Venerdì 19 luglio Ramush Haradinaj ha annunciato le sue dimissioni da primo ministro del Kosovo. La motivazione alla base di tale scelta è stata spiegata dallo stesso Haradinaj: l’ormai ex-primo ministro ha ricevuto una convocazione per un interrogatorio da parte della Corte speciale per i crimini dell’Esercito di Liberazione del Kosovo (UÇK), tribunale con sede all’Aja che indaga sui presunti crimini commessi tra il 1998 e il 2000 dall’UÇK nella sua guerra contro le forze della Serbia di Slobodan Milošević. Questa decisione lascia presagire elezioni anticipate, da svolgere probabilmente a settembre.
L’annuncio
L’annuncio pubblico di Haradinaj ha colto tutti di sorpresa. È stato lui stesso davanti ai giornalisti ad informare l’opinione pubblica della convocazione ricevuta dall’Aja in qualità di sospetto, e della sua decisione di presentarsi per l’interrogatorio come semplice cittadino, e non come primo ministro del Kosovo.
L’ormai ex-premier, che durante la guerra è stato uno dei leader dell’UÇK, si è detto innocente e pronto ad affrontare le accuse davanti ai giudici. Il lunedì successivo Haradinaj ha presentato le dimissioni formali al presidente della Repubblica Hashim Thaçi, prima di volare all’Aja nella giornata di martedì. Al momento, tutto lascia pensare che ci saranno elezioni anticipate, e già si parla del prossimo 8 settembre come possibile data.
La Corte
Non è al momento noto per quali reati Haradinaj è stato convocato, ma è stato lui stesso ad ammettere che verrà ascoltato in qualità di sospetto. La Corte Speciale, propriamente chiamata Specialist Chambers and Specialist Prosecutor’s Office, è nata per perseguire i presunti crimini commessi dall’Esercito di Liberazione del Kosovo contro civili serbi, rom ed albanesi, sulla base delle accuse raccolte in un report del 2011 del Consiglio d’Europa e dalle indagini condotte da una Special Investigative Task Force (SITF).
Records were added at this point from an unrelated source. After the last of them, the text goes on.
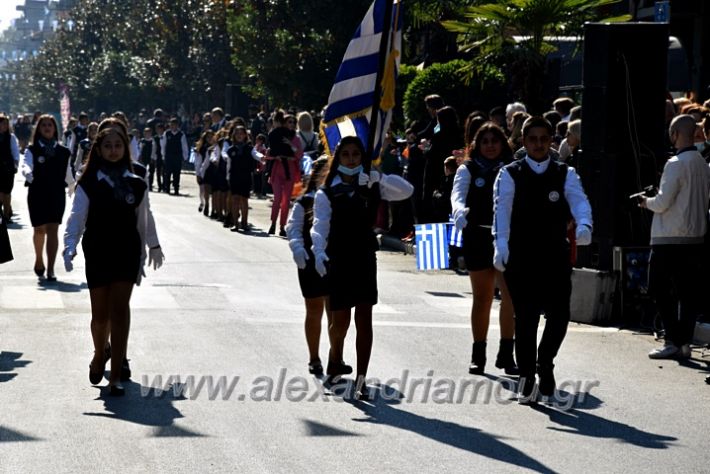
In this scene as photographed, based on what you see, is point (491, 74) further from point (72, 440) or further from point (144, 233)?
point (72, 440)

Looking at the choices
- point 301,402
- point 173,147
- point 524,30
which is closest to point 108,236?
point 301,402

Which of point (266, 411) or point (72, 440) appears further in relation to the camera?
point (266, 411)

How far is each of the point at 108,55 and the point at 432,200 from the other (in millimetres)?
54082

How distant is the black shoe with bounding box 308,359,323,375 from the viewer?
10062mm

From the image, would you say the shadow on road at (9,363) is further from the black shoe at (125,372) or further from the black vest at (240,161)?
the black vest at (240,161)

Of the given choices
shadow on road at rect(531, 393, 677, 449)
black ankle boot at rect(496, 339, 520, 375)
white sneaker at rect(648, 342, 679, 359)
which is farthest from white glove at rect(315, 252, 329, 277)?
white sneaker at rect(648, 342, 679, 359)

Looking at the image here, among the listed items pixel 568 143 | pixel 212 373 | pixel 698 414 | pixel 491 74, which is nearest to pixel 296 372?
pixel 212 373

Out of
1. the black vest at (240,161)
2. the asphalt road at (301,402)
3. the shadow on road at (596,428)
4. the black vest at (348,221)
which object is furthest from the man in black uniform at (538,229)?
the black vest at (240,161)

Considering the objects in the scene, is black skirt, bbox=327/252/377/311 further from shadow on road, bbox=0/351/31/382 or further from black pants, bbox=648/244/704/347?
black pants, bbox=648/244/704/347

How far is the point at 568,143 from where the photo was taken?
14852 millimetres

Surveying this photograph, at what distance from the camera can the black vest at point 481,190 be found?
10.1 m

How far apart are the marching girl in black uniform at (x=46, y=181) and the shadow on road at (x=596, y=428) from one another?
26.8 ft

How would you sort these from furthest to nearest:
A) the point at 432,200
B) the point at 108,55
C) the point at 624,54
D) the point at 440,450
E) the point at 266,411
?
the point at 108,55 → the point at 432,200 → the point at 624,54 → the point at 266,411 → the point at 440,450

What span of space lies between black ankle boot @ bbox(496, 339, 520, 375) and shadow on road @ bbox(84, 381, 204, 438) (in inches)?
93.3
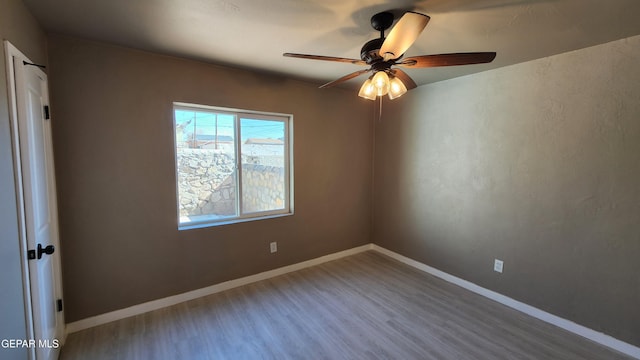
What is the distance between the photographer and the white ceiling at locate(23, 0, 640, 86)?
1.63 meters

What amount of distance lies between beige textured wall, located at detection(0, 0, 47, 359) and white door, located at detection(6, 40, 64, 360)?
97mm

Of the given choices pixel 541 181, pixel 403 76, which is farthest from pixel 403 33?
pixel 541 181

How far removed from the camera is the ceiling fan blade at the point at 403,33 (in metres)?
1.30

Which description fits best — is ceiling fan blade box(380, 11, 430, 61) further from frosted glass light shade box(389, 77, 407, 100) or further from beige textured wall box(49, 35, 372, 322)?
beige textured wall box(49, 35, 372, 322)

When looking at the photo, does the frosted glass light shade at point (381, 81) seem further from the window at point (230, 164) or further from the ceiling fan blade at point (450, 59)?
the window at point (230, 164)

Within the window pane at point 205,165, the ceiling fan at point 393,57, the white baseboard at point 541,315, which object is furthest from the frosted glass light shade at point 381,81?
the white baseboard at point 541,315

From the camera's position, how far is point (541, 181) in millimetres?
2504

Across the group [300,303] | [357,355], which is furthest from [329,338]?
[300,303]

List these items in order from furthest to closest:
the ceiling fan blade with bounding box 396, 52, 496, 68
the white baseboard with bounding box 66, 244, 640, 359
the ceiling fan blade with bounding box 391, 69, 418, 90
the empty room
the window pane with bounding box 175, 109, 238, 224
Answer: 1. the window pane with bounding box 175, 109, 238, 224
2. the white baseboard with bounding box 66, 244, 640, 359
3. the ceiling fan blade with bounding box 391, 69, 418, 90
4. the empty room
5. the ceiling fan blade with bounding box 396, 52, 496, 68

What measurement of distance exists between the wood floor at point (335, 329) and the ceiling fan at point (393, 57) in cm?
193

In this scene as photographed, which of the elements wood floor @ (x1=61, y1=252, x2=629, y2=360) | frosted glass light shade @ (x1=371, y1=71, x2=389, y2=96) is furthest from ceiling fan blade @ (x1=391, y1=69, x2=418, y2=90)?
wood floor @ (x1=61, y1=252, x2=629, y2=360)

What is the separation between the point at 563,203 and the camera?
7.82 ft

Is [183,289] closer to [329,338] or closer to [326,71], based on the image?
[329,338]

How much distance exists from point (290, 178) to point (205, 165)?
1.01m
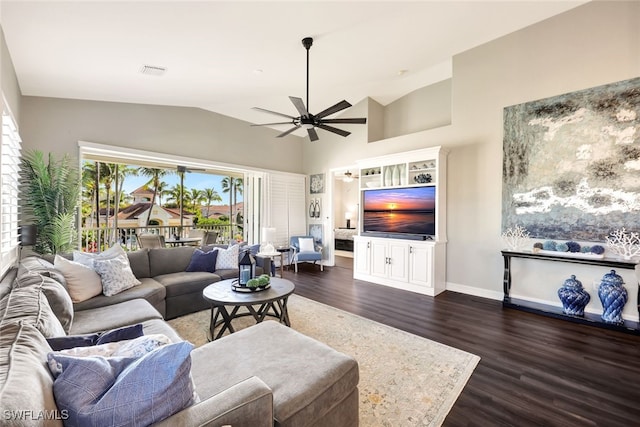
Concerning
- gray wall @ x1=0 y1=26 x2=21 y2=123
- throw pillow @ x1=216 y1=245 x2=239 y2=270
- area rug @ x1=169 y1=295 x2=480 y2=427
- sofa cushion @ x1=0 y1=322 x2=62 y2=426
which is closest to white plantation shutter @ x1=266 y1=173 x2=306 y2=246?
throw pillow @ x1=216 y1=245 x2=239 y2=270

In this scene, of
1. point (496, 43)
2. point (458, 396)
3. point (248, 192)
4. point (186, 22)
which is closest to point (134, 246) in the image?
point (248, 192)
A differenza del Tribunale penale internazionale per l’ex-Jugoslavia (ICTY), la Corte Speciale deve la sua fondazione ad una legge approvata dal parlamento di Pristina, dunque è parte del sistema giuridico kosovaro, ma, proprio come il Tribunale, ha sede a l’Aja e ha giudici internazionali, per garantirne la sicurezza. Negli ultimi mesi, il Tribunale ha chiamato a testimoniare diversi ex-esponenti dell’UÇK, ma nessun rinvio a giudizio è stato ancora emesso.
Un déjà-vu
L’annuncio di venerdì scorso ha rappresentato una sorta di déjà-vu. Già nel 2005, difatti, Haradinaj aveva deciso di dimettersi da primo ministro dopo aver appreso di essere indagato dall’ICTY per crimini di guerra. L’accusa per Haradinaj ed i suoi uomini era quella di aver costituito un’impresa criminale congiunta per consolidare il potere dell’UÇK tramite violenze a danno di civili serbi, albanesi e rom, accusati di collaborare con il nemico.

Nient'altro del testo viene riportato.